The good news is that Ms. Almontaser’s “Intifada NYC” meltdown has prompted influential figures in the New York educational community to reassess their support for the Khalil Gibran International Academy. For instance, long-time City University of New York’s Board of Trustees member Jeffrey Weisenfeld said in an interview with PipeLineNews last week: “I think we have to get really serious about demanding that people say what they mean and mean what they say … especially in this era, this kind of duplicity has gone on for too long. … [Ms. Almontaser] is very smooth … there are a lot of these smoothies, they are all very good at this … we are just being sold a bill of goods.” He concluded, “I will fight [KGIA] in every way that I can … the concept is bad, it’s dangerous. … It’s a national security concern.” Mr. Weisenfeld knows whereof he speaks; he served for four years in the FBI’s foreign counterintelligence division.
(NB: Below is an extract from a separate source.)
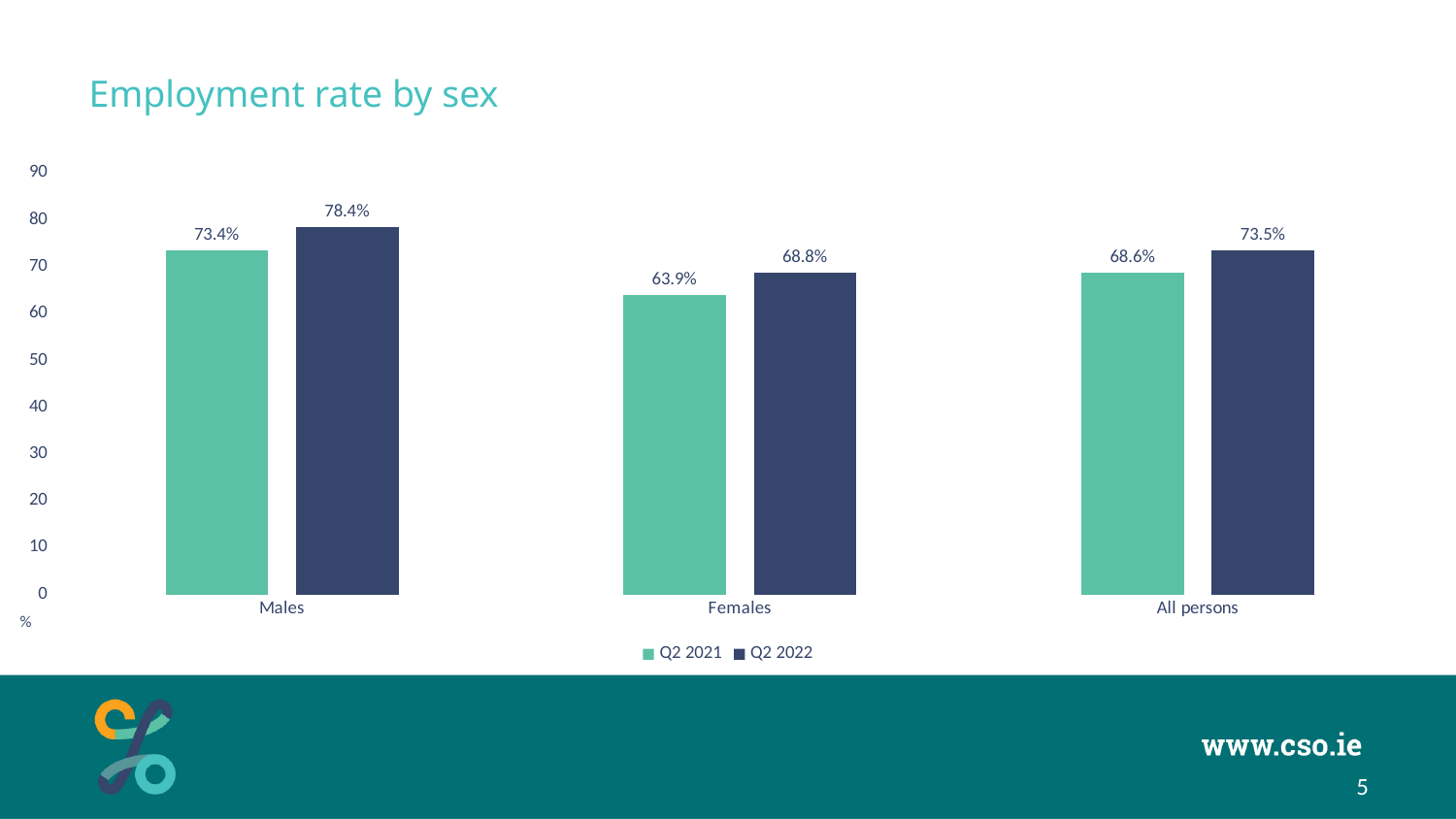
Which is larger: the Q2 2021 employment rate for Males or the Q2 2022 employment rate for All persons? Q2 2022 employment rate for All persons What kind of chart is shown on the slide? Bar chart Which category has the highest employment rate in Q2 2022? Males How many series does the legend list? 2 What is the employment rate for Females in Q2 2021? 63.9% What is the difference between the Q2 2022 and Q2 2021 employment rates for Females? 4.9% What is the employment rate for All persons in Q2 2022? 73.5% How many categories are shown on the x axis? 3 What is the employment rate for Males in Q2 2022? 78.4% Which category has the lowest employment rate in Q2 2021? Females What is the difference between the Q2 2022 and Q2 2021 employment rates for Males? 5.0% Is the Q2 2021 employment rate for Females greater or less than 70? less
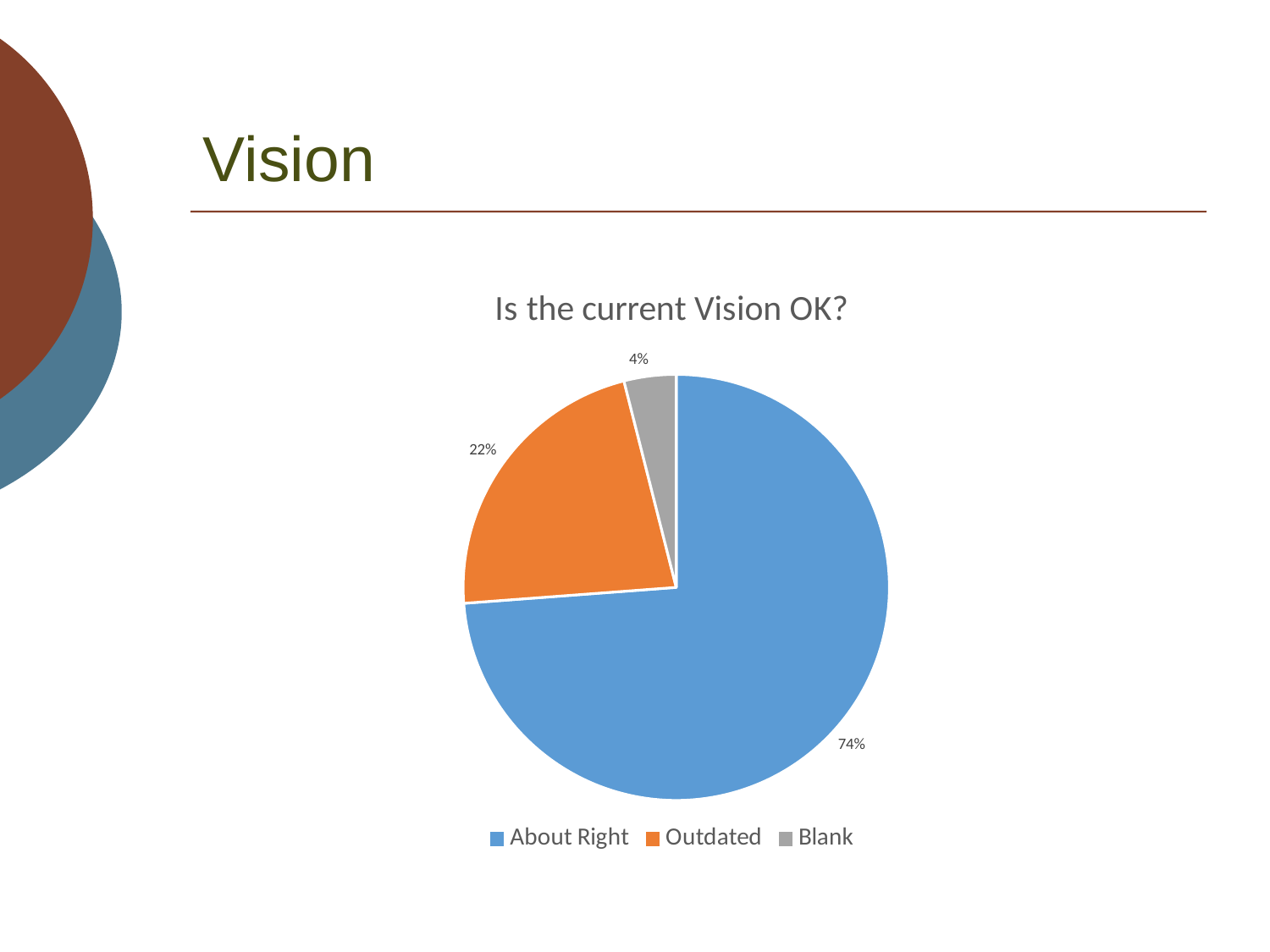
How many categories does the legend list? 3 What colour is the "Outdated" slice? orange Which category has the largest share of the pie? About Right What is the difference in percentage points between "About Right" and "Outdated"? 52 Which category has the smallest share of the pie? Blank What kind of chart is shown on the slide? pie chart What percentage of responses are "About Right"? 74% What percentage of responses are "Blank"? 4% What is the title of the chart? Is the current Vision OK? What percentage of responses are "Outdated"? 22% Which is larger, the share for "Outdated" or the share for "Blank"? Outdated What is the combined share of "Outdated" and "Blank"? 26%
In light of such concerns about the departed principal’s agenda, about those who will be responsible for pursuing it in her absence and about the national precedent being created, it is only reasonable to insist that the opening of this school be deferred. To do otherwise would be to defile, not burnish, the memory of Khalil Gibran — a Lebanese Christian who practiced the traditions of peace and tolerance as well as writing evocatively about them.
Frank J. Gaffney, Jr. is president of the Center for Security Policy, which is a member of the Stop the Madrassa Community Coalition.